Risk Acceptance (and Monitoring)
By accepting the risk, the company acknowledges that the risk event or condition may be realized and is prepared to accept the consequences. Accepting a risk does not mean it should be ignored. The company should continue to track the risk to ensure the accepted consequences do not change for the worse or the likelihood increase. Monitoring implies the company establishes knowledge points that provide opportunities to reevaluate the risk. Before accepting the risk, the company should identify the resources and schedule that would be needed should the risk be realized.
Risk Avoidance
Through risk avoidance, a program the company reduces or eliminates the risk event or condition by taking an alternate path. It eliminates the source of the risk and replaces it with another solution.
Risk Transfer
Risk transfer includes reassigning or delegating responsibility for tasks to mitigate a risk to another entity. This might include transferring the financial responsibility as well. This approach may involve reallocating risk management tasks from one party to another. The same risk may be carried by multiple entities. However, it should be recognized that the transference of risk does not eliminate all responsibility and risks must be monitored for potential consequences.
Risk Control
The risk control option seeks to actively reduce risk to an acceptable level. Control generally entails taking action to reduce the likelihood, or the consequence, of a risk to as low as practical in order to minimize potential impacts.

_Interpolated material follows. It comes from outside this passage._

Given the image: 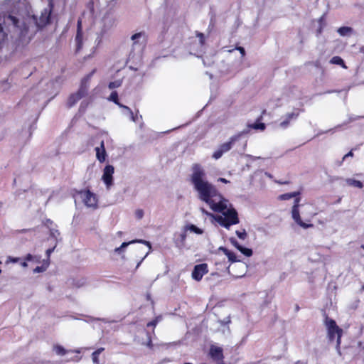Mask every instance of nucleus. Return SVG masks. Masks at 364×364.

Control options should result in reduced risk likelihood and/or consequence. Risk control activities often reduce the likelihood of the risk event occurring or accelerate knowledge affecting the likelihood. The result may be a new risk description with revised consequences and an updated prioritization and mitigation strategy.
Risk Monitoring
Risk monitoring answers the question “How has the risk changed?” or “How are the risk mitigation plans working? Based on results, should additional actions be taken to mitigate or control the risk?”.
Risk monitoring includes a continuous process to systematically track and evaluate the performance of risk mitigation plans against established metrics. Not all risk mitigation will be successful. The company should reevaluate the risk mitigation approach and associated activities to determine effectiveness and whether action is needed.
Risk monitoring includes recording, maintaining, and reporting risks, risk analysis, risk mitigation, and tracking results. If a risk changes significantly, the company should adjust the risk mitigation strategy accordingly. If the risk is lower than previously analyzed, the company may reduce or cancel risk mitigation activities and consider freeing resources for other uses. If risk severity increases, appropriate risk mitigation efforts should be developed and implemented.
Review
The Risk Management System needs to be reviewed on a regular basis in terms of effectiveness and efficiency. The review should be performed by independent personnel (either internal or external) and adjusted to changes accordingly.
The review should be performed on an annual basis.
Report
Annually a Risk Report should be issued summarizing the key risks. This report needs to be submitted to the management. Severe changes that endanger the future of the company need to be reported and dealt with immediately.